- Entries provided:

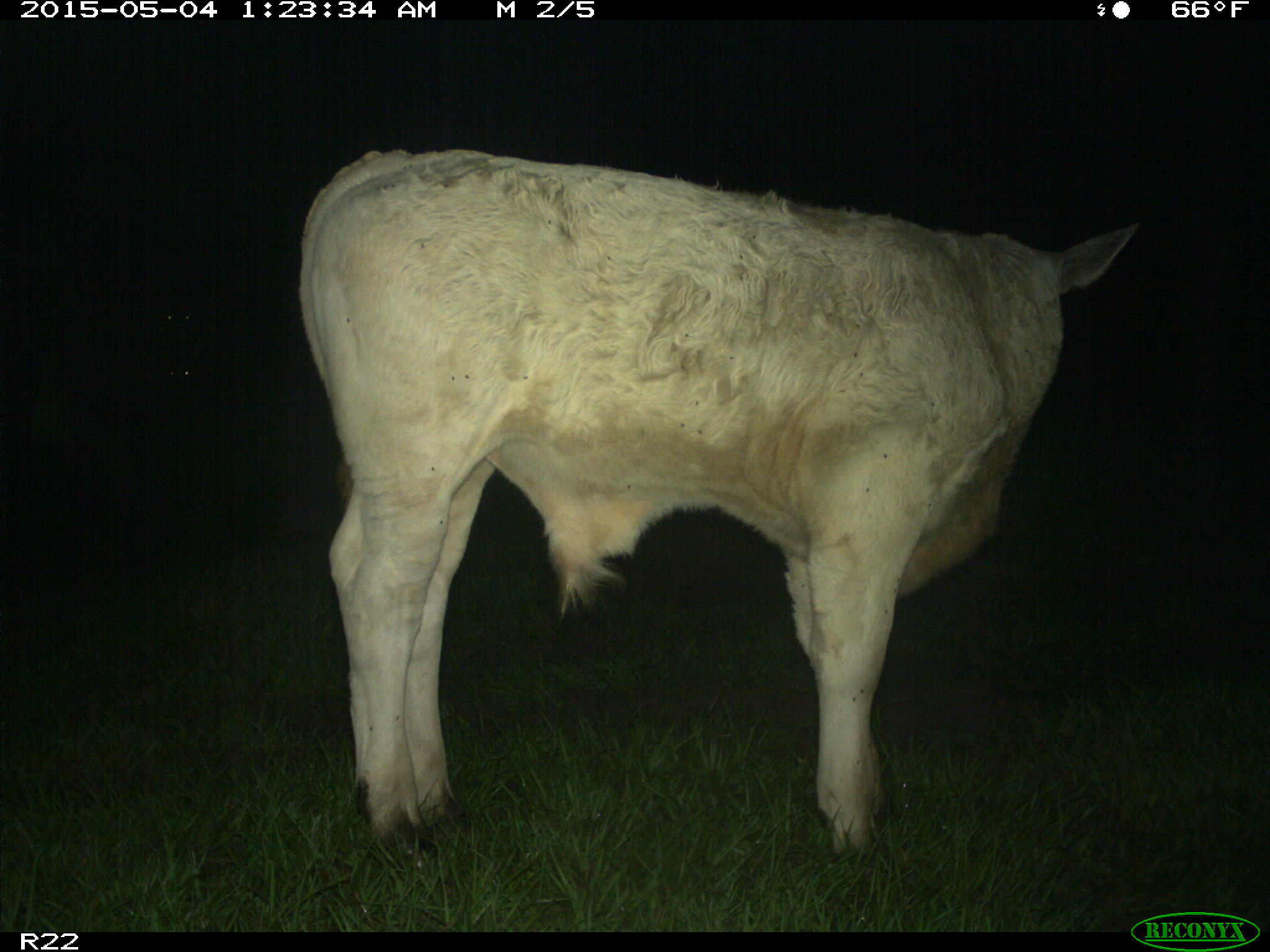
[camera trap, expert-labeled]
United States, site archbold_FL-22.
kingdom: Animalia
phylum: Chordata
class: Mammalia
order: Artiodactyla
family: Bovidae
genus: Bos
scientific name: Bos taurus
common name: domestic cow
Bos taurus (domestic cow).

- To do:
Drop the images and copy all the data exactly.

- Completed task:
[camera trap, expert-labeled]
United States, site archbold_FL-22.
kingdom: Animalia
phylum: Chordata
class: Mammalia
order: Artiodactyla
family: Bovidae
genus: Bos
scientific name: Bos taurus
common name: domestic cow
Bos taurus (domestic cow).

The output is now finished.